Excerpt provided:
+ + + + + + +
Monday, October 31, 2005
So how's this going to work? Mom asks, I mean, with your son, who's going to watch him(when you deliver)?

We're driving down a scenic New England route, winding beneath arches of burnt red and yellow leaves. We haven't even dated the pregnancy yet, I say. We're not even sure we should be telling people... my voice trails off.

Do you think I should stay home with the baby, and he'll will go with you? She asks, Or do you think I'll go with you and he'll stay with the baby? As if those are the only two options. As though either would be fine.

Saltbox homes, white with weathered black shutters. Pumpkins on wooden porches, their stems tied with thick linen ribbons. Wreaths of deep red cranberries adorn doors. The grass is still green, but flecked with patches of tans and browns - spots already surrendered and awaiting the first snow.
+ + + + + + +
Recorded information:
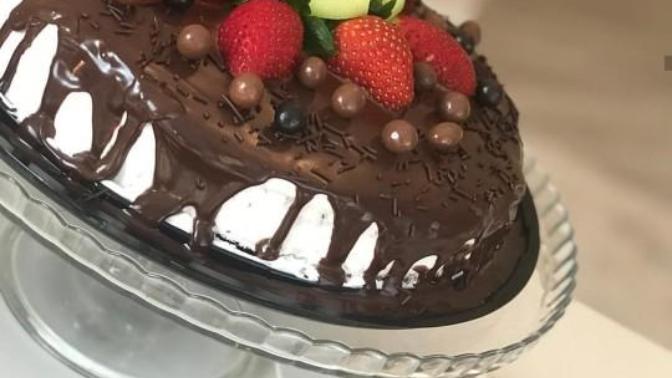 Yaş pasta üzerini süslemek için ne kullanıyorsunuz?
+ + + + + + +
Repeat the stretch of the blog entry from "Do you think I should" through "the first snow.", substituting "Gourds" for "Pumpkins".

Solution to this task:
Do you think I should stay home with the baby, and he'll will go with you? She asks, Or do you think I'll go with you and he'll stay with the baby? As if those are the only two options. As though either would be fine.

Saltbox homes, white with weathered black shutters. Gourds on wooden porches, their stems tied with thick linen ribbons. Wreaths of deep red cranberries adorn doors. The grass is still green, but flecked with patches of tans and browns - spots already surrendered and awaiting the first snow.